SDPOs are used only where there is evidence of two or more instances where the individual has been convicted of a protest-related offence, breached a protest-related injunction or committed, caused or contributed to another specified protest-related activity. Importantly, it is for our independent judiciary to decide whether to impose an SDPO. They are to be used only where the courts find clear evidence that an SDPO is absolutely necessary to prevent an individual engaging in prohibited activity. The threshold for the imposition of these orders is therefore appropriately high, and I trust our police and courts to impose them only where necessary.

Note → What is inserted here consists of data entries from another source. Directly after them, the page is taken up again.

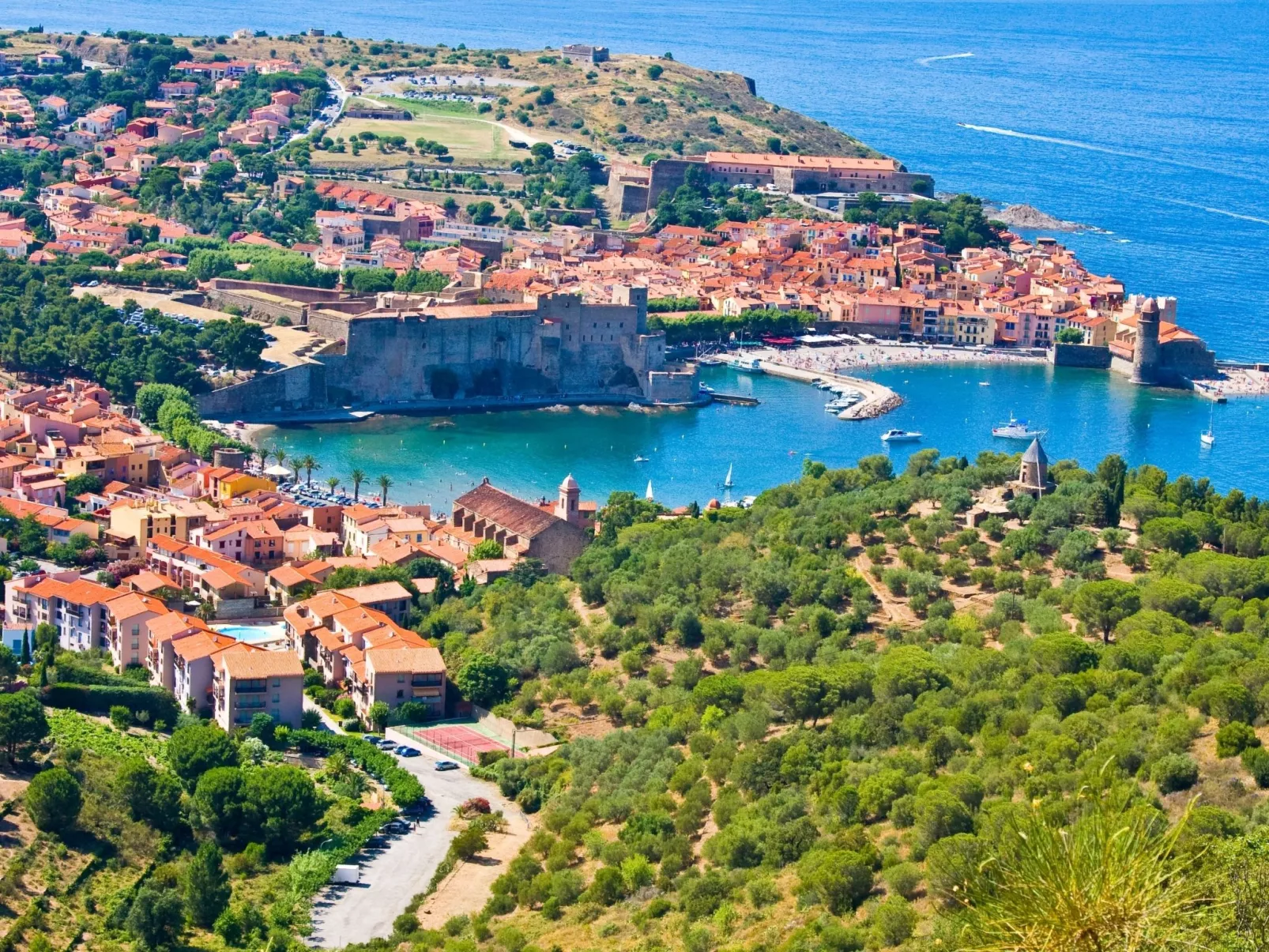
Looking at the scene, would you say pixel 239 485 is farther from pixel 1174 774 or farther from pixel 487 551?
Result: pixel 1174 774

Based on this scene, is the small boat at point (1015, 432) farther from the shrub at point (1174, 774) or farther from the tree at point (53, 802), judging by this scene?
the tree at point (53, 802)

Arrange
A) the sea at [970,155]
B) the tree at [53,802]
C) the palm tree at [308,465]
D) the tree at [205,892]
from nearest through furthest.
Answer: the tree at [205,892]
the tree at [53,802]
the palm tree at [308,465]
the sea at [970,155]

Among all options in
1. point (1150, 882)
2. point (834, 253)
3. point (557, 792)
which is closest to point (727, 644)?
point (557, 792)

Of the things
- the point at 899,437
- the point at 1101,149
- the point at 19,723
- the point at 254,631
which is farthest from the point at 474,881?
the point at 1101,149

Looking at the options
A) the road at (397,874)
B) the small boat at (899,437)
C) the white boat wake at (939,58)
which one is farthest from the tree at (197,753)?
the white boat wake at (939,58)

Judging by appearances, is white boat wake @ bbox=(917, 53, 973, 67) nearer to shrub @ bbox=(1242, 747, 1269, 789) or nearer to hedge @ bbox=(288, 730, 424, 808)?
hedge @ bbox=(288, 730, 424, 808)

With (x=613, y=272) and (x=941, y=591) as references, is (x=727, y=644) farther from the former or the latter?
(x=613, y=272)

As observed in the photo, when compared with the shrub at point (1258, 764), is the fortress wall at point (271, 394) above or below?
below

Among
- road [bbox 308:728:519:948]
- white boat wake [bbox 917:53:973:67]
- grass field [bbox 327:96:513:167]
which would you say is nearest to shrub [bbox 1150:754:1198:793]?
road [bbox 308:728:519:948]
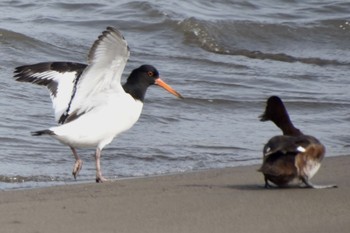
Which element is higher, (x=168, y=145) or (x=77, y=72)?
(x=77, y=72)

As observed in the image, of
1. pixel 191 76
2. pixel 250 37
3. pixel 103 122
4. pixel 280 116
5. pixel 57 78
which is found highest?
pixel 280 116

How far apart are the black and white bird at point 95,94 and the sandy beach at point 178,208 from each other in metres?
0.94

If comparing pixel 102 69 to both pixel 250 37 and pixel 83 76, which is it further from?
pixel 250 37

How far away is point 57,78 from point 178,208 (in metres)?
2.95

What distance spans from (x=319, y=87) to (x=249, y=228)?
7.41 metres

I turn to the arguments made by the noble Lords, Lord Anderson and Lord Hogan-Howe, regarding the inclusion of a definition of “serious disruption” in the Bill. As noble Lords will be aware, no two protests are ever the same and being too prescriptive risks the ability of the police to respond to fast-evolving protest tactics, while also risking the exploitation of loopholes by those intent on causing as much disruption as possible. The notion that courts and the police interpret terms in English and Welsh law is a principle that we have long relied on to ensure that those who enforce the law are not limited by instances that a definition will not be able to capture. Nevertheless, I recognise that a clear definition could bring benefits and I recognise the strength of feeling expressed on this issue today, so I will reflect further on it. I will write to the noble Lord, Lord Anderson, on his other two questions, if that is acceptable.

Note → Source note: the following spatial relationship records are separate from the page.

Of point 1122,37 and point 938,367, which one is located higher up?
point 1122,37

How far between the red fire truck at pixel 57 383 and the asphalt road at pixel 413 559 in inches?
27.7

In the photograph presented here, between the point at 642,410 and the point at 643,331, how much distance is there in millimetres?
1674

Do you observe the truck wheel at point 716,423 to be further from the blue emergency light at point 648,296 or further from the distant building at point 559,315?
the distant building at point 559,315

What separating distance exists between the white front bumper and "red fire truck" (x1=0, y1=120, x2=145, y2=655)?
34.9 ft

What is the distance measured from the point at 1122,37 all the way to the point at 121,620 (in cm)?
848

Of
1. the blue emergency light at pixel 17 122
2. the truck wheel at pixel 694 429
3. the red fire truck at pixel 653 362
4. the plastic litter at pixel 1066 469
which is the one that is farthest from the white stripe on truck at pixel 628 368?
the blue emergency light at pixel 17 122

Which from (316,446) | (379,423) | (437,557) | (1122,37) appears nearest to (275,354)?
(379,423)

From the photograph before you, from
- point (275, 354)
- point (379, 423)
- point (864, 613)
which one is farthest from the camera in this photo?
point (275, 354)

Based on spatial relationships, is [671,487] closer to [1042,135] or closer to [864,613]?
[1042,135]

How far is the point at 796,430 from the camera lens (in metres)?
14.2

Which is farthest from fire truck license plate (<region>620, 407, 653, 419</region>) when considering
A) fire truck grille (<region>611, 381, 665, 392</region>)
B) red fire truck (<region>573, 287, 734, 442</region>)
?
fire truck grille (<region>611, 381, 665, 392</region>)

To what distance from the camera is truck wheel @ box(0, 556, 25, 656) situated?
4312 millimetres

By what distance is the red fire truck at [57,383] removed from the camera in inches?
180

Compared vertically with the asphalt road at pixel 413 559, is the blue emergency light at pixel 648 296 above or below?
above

Throughout this debate, many views have been expressed by noble Lords regarding the insertion of Clause 9 by the other place. As the Minister there said, Clause 9 is a “blunt instrument”, and the Government believe that it would not be proportionate in its current form. However, I note that the proponent of the clause, the Member for Walthamstow, accepted that it would need to be refined in this place. I therefore stress that this measure will not prevent people expressing their views; it will prevent protesters doing so only near women accessing abortion services.

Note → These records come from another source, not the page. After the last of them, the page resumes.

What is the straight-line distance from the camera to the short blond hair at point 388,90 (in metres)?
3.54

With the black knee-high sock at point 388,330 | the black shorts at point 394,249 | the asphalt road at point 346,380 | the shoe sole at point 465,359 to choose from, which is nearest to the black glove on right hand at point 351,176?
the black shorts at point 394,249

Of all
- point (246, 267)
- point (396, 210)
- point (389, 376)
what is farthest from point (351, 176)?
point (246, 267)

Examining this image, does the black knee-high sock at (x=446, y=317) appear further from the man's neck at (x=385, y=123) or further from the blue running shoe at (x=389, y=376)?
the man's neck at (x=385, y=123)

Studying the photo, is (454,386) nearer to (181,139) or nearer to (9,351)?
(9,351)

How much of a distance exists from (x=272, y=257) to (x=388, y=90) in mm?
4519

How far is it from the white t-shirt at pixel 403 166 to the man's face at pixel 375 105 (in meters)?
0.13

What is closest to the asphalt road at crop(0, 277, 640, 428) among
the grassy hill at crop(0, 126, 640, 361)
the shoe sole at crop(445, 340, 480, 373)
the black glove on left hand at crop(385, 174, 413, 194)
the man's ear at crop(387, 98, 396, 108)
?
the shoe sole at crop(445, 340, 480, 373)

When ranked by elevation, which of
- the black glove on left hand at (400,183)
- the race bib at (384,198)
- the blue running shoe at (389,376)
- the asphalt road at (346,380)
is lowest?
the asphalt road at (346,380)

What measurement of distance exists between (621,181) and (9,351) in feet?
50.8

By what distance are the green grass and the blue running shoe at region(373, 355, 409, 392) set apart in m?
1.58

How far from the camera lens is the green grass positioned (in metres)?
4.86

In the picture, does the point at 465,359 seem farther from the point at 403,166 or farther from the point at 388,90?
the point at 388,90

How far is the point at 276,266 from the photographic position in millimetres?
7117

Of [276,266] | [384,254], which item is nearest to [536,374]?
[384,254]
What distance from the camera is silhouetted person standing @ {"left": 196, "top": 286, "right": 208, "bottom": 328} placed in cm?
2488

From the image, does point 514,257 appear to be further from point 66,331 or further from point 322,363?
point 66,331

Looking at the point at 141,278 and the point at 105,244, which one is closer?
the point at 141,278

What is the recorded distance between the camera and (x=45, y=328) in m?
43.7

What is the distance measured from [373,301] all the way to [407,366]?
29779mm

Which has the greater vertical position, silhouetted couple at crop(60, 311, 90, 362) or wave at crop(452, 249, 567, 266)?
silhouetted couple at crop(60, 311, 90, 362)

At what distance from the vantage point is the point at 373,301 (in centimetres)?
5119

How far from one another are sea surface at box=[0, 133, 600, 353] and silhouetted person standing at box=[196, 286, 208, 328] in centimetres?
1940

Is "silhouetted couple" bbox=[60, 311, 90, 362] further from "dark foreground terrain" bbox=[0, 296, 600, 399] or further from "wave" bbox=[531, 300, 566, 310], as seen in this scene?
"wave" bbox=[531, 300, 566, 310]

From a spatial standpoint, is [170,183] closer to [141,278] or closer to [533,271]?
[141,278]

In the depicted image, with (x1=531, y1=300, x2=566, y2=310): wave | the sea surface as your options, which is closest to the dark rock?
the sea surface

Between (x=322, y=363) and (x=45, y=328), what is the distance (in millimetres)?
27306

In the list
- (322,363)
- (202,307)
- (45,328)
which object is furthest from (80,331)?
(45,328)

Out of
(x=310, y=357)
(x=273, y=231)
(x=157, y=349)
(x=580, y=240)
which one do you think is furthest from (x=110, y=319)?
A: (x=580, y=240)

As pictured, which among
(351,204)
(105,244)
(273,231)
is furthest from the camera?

Furthermore, as noble Lords will be aware, Clause 9 meant that the Government were unable to issue a statement of compatibility with the European Convention on Human Rights upon the Bill’s introduction to this House. However, the Government accept the view of the other place that the existing powers are inadequate to deal with the problem—but we cannot accept Clause 9 in its current form. However, I am happy to say yes on all three of the specific concerns of the noble Baroness, Lady Sugg, about this. I invite interested noble Lords to engage and work with us on this to deliver a workable solution.
As I expected, this has been a lively and thought-provoking debate. This is clearly an issue of significant interest and importance. But the fact is that we have a responsibility to act and update our laws to reflect changing tactics. The Government will not stand by while decent hard-working people have their lives and livelihoods disrupted; we will put the law-abiding majority first. I commend the Bill to the House.
Bill read a second time and committed to a Committee of the Whole House.